Introduction: There are multiple treatments for a chronic subdural hematoma, a significant cause of neurosurgical morbidity that cost the healthcare system $5B in 2007, but few generalizable prospective studies. The purpose of this study was to examine outcomes of bedside Subdural Evacuation Port System (SEPS) placement as compared to operating room burr hole evacuation (BHE) to acquire data to support a randomized trial.
Methods: All procedures were performed in a single institution between 2011 and 2019. Patients were included if > 18 years of age, had chronic subdural hematoma, and were treated by SEPS or BHE. Patients with prior neurosurgical history, mass lesions or bilateral hematomas were excluded. Patients who met inclusion for SEPS (n = 55) or BHE (n = 105). Samples were propensity matched to account for variability. Non-inferiority tests compared outcomes. Cost data was obtained through billable charges.
Results: Patients with multiple comorbidities were more likely to undergo SEPS drainage.
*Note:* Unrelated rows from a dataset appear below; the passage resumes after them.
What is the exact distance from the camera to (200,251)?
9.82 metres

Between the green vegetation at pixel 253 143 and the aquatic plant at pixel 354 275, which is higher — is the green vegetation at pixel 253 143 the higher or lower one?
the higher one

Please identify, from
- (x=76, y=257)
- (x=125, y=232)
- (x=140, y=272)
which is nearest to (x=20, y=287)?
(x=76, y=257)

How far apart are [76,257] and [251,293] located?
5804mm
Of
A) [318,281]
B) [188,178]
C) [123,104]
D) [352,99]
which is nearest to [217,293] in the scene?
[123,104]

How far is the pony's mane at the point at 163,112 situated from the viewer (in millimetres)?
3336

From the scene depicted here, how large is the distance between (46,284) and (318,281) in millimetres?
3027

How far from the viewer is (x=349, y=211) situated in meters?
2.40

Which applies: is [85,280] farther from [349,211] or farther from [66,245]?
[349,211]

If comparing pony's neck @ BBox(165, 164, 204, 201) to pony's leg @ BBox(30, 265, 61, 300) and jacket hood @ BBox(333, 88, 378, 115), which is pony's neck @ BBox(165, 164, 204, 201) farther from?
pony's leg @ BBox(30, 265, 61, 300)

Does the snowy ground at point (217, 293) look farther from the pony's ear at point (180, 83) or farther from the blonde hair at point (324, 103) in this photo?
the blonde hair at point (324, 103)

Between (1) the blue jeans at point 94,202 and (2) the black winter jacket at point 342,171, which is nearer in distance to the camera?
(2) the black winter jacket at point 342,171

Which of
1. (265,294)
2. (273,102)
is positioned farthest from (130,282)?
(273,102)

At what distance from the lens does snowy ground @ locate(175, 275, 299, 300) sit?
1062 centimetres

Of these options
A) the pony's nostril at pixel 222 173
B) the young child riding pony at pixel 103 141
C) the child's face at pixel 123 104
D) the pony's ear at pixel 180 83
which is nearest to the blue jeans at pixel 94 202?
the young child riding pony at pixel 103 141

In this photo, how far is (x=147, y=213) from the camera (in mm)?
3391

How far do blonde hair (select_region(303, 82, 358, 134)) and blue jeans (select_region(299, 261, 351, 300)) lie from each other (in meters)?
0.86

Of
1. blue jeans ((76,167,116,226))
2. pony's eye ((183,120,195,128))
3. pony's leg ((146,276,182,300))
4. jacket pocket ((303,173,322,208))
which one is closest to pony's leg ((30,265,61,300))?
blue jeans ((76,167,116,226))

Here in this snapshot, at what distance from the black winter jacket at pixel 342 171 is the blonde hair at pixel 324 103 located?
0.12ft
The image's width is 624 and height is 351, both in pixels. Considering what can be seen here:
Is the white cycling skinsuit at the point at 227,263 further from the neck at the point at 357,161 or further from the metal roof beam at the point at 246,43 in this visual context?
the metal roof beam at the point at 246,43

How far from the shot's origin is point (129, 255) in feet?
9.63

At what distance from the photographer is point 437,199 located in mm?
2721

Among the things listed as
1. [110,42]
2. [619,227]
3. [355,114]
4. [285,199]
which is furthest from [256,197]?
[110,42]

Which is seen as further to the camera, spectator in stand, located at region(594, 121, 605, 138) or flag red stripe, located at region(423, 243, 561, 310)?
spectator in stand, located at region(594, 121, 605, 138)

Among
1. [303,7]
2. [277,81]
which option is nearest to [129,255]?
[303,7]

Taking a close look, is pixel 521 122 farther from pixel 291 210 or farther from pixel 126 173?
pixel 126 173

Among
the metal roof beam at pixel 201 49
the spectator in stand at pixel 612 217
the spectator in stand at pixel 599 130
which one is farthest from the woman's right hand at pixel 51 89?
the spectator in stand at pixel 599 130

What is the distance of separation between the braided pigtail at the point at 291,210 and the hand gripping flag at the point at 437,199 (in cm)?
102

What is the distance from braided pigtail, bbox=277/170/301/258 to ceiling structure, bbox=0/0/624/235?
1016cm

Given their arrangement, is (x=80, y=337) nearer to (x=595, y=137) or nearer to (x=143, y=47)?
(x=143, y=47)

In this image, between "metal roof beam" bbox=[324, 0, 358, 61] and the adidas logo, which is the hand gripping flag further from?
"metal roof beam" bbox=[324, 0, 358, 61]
Noninferiority tests reported no statistically significant evidence to suggest SEPS drains were worse in reoperation-rate (18% vs 9%), post-operative seizure, or functional outcome. SEPS drain placement trended towards a faster time to procedure (3 h faster; p = 0.07) but the overall hospital stay was longer (4.23 vs 5.81, p = 0.01). SEPS drain placement costs are less than BHE, but these patients had 25% higher overall hospital costs (p = 0.01) due to comorbidities and increased hospital stay.
Keywords: Costs; Headache; SEPS; Subdural; Trauma.